In her latest picture, Kelly Reichardt returns to the 19th century period of her best film Meek’s Cutoff to tell a different kind of frontier story. First Cow follows the friendship between a cook (John Magaro), who travels with fur trappers to the Oregon Territory, and an ambitious Chinese immigrant (Orion Lee) he meets in a mining camp. When they discover that a wealthy British landowner (Toby Jones) has brought a cow into the territory—so that he can have milk in his tea—they hit upon an idea for a small business and begin to put down temporary roots. The film delivers another simple micro-story from Reichardt that manages to cover a wealth of themes with very few characters and only a handful of narrative beats.
The less said about this director’s films before seeing them (and after, really) the better. Her movies deliver rewarding cinematic experiences for viewers who enjoy a deliberate pace and a subtext that isn’t spoon-fed. One thing I will say about First Cow is that it has more laughs than any prior Reichardt picture. It is also less of a slice of life than most of her work, with a narrative that unfolds like a parable of American style supply and demand economics. But it is also, like most of her pictures, about a friendship forged at the margins of society.

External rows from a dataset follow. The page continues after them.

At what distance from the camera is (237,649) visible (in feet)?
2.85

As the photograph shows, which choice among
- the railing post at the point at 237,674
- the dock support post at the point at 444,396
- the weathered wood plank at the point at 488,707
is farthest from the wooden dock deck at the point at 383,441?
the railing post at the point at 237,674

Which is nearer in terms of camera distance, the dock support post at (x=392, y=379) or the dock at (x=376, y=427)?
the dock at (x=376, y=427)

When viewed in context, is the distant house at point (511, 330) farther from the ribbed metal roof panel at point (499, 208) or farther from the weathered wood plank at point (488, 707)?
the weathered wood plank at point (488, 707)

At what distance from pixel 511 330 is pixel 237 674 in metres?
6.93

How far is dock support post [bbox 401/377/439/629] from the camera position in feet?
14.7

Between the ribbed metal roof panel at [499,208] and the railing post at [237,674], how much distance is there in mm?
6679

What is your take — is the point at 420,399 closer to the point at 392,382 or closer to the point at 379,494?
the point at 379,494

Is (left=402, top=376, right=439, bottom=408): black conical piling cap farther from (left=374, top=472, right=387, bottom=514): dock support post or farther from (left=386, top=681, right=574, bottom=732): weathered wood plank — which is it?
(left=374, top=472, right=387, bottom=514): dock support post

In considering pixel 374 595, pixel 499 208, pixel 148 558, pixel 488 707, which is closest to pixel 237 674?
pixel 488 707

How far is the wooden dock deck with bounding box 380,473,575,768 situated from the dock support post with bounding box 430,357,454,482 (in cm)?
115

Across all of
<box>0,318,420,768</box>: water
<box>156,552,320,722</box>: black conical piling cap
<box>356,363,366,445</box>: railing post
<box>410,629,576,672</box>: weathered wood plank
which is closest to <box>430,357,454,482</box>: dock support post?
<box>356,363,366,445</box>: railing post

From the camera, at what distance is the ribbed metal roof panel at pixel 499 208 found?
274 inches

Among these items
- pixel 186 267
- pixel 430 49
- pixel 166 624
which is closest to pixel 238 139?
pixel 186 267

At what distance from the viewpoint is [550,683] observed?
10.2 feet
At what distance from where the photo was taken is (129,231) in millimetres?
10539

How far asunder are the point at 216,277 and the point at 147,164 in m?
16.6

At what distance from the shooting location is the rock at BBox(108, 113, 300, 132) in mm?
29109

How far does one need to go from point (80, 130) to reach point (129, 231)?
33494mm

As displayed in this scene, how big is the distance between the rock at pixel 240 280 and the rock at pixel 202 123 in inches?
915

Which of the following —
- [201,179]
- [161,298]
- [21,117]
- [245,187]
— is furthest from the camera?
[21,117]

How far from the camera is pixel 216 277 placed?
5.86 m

Once again, Reichardt’s principal collaborator is author Jonathan Raymond, who co-wrote the screenplay based loosely on his historical novel The Half-Life (though there is no cow in Raymond’s expansive novel). The film opens with a quote William Blake’s “Proverbs of Hell,” which could adorn many of this director’s films: “The bird, a nest, the spider, a web, man friendship.” First Cow depicts a harsh world, but there is something comforting about spending time with the characters that inhabit it.